Single by Tiziano Ferro

from the album TZN – The Best of Tiziano Ferro
- Released: 16 January 2015
- Recorded: 2015
- Genre: Folk-pop
- Length: 3:32
- Label: EMI
- Songwriters: Tiziano Ferro; Emanuele Dabbono;
- Producer: Michele Canova

Tiziano Ferro singles chronology
| "Senza scappare mai più" (2014) | "Incanto" (2015) | "Lo stadio" (2015) |

Music video
- "Incanto" on YouTube

= Incanto (Tiziano Ferro song) =

"Incanto" is a song co-written and recorded by Italian singer-songwriter Tiziano Ferro, released on January 16, 2015 as the second single from his first greatest hits album TZN – The Best of Tiziano Ferro. The Spanish version "Encanto" was performed with featured vocals by Spanish singer Pablo López.

The song was performed live for the first time February 10, 2015 to the first evening of the 65th edition of the Sanremo Festival, in which he participated as a special guest. At the same event also he performed a medley of "Non me lo so spiegare", "Sere nere" and "Il regalo più grande".

==Music video==
The video for "Incanto" was directed by Gaetano Morbioli and filmed at Milan, and it debuted on the website of Italian newspaper la Repubblica on January 20, 2015. The video follows a typical day with Ferro, from waking up to meetings with fans.

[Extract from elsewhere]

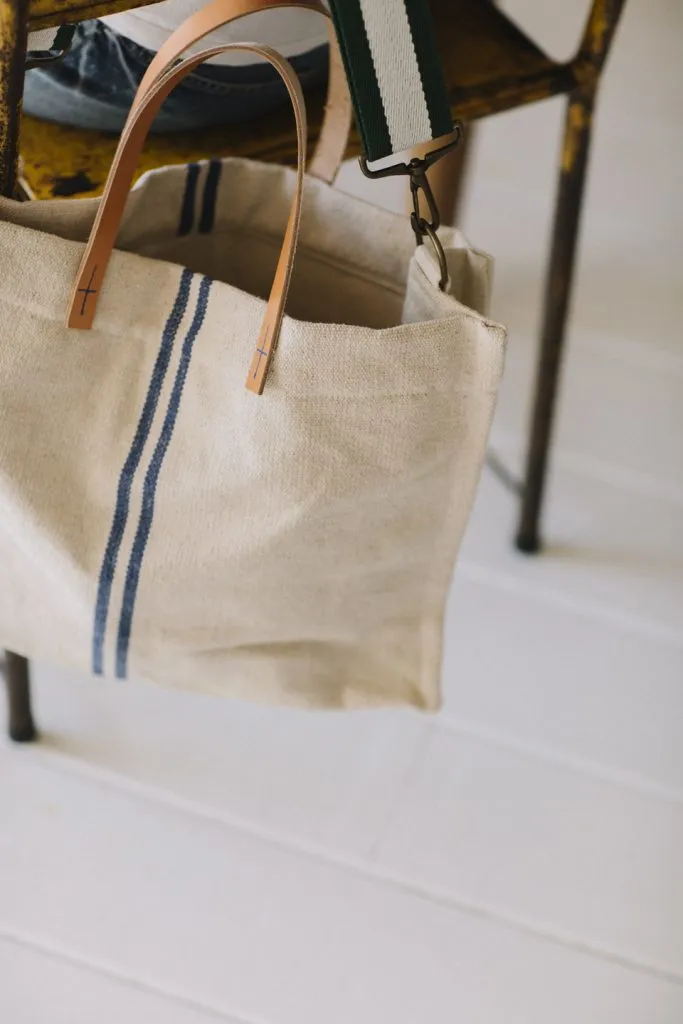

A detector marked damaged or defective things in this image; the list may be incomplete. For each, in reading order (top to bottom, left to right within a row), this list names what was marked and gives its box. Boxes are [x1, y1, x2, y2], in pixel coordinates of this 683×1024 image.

rusty metal chair [1, 0, 630, 741]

On February 24, 2015, the Spanish version of the song, titled Encanto debuted on Vevo. The video was also directed by Morbioli, and in addition to Ferro includes clips of Pablo López, who sings parts of the song.

==Track listing==
- Digital download (Italian)
1. "Incanto" – 3:32

- Digital download (Spanish)
2. "Encanto" (with Pablo López) – 3:32

==Charts==

| Chart (2015) | Peak position |
|---|---|
| Italy (FIMI) | 4 |

==Certifications==

| Region | Certification | Certified units/sales |
| Italy (FIMI) | 2× Platinum | 100,000^{‡} |
^{‡} Sales+streaming figures based on certification alone.